[DATA SHOWN]:

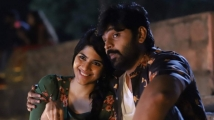 https://www.filmibeat.com/img/2021/08/rajarajachora-1629352353.jpg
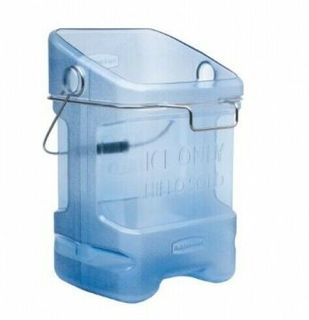 RUBBERMAID SAFETY ICE TOTE WITH BIN HOOK ( RFG9F5400TBLUE ) - EACH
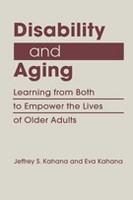 Eva Kahana and Jeffrey Kahana's new book released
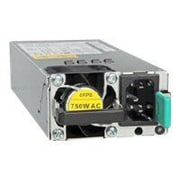 Intel® Platium-Efficiency Common Redundant Power Supply, 750W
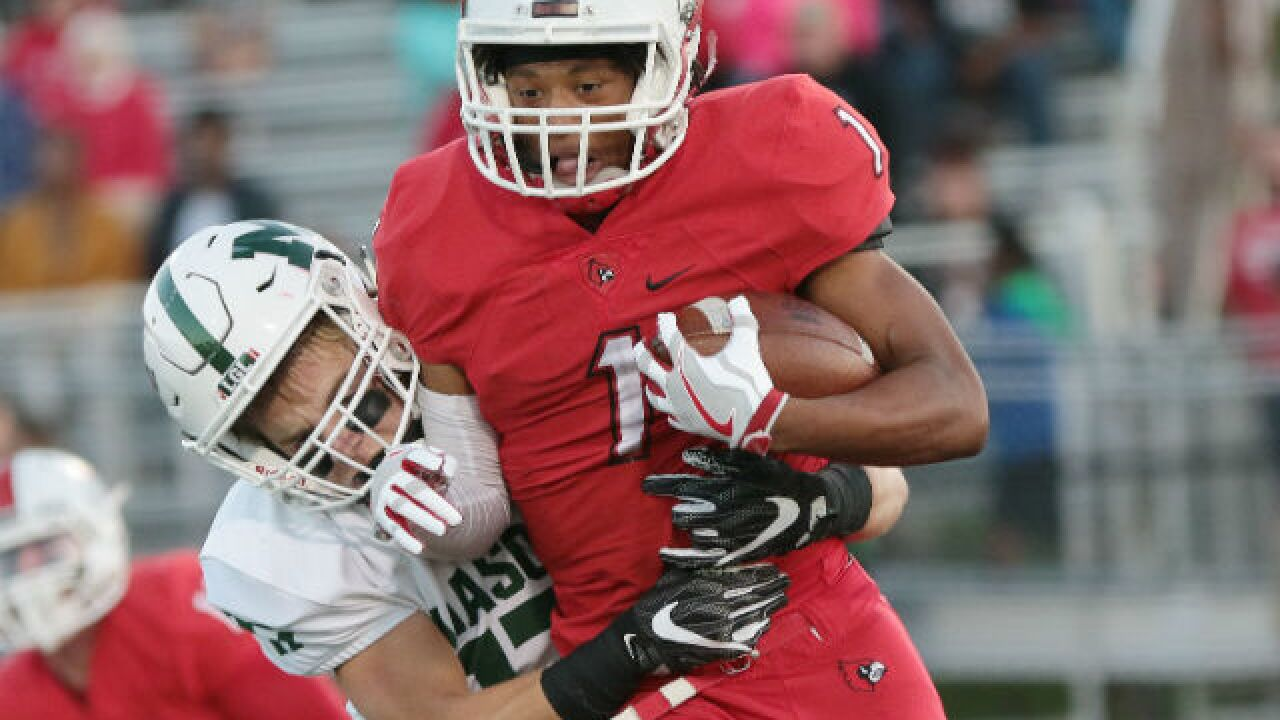 Colerain RB/DB Syncere Jones verbally commits to Miami University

[WORK ITEM]:
Without the pictures, copy all of the entries exactly as they appear.

[RESPONSE TO THE TASK]:
 https://www.filmibeat.com/img/2021/08/rajarajachora-1629352353.jpg
 RUBBERMAID SAFETY ICE TOTE WITH BIN HOOK ( RFG9F5400TBLUE ) - EACH
 Eva Kahana and Jeffrey Kahana's new book released
 Intel® Platium-Efficiency Common Redundant Power Supply, 750W
 Colerain RB/DB Syncere Jones verbally commits to Miami University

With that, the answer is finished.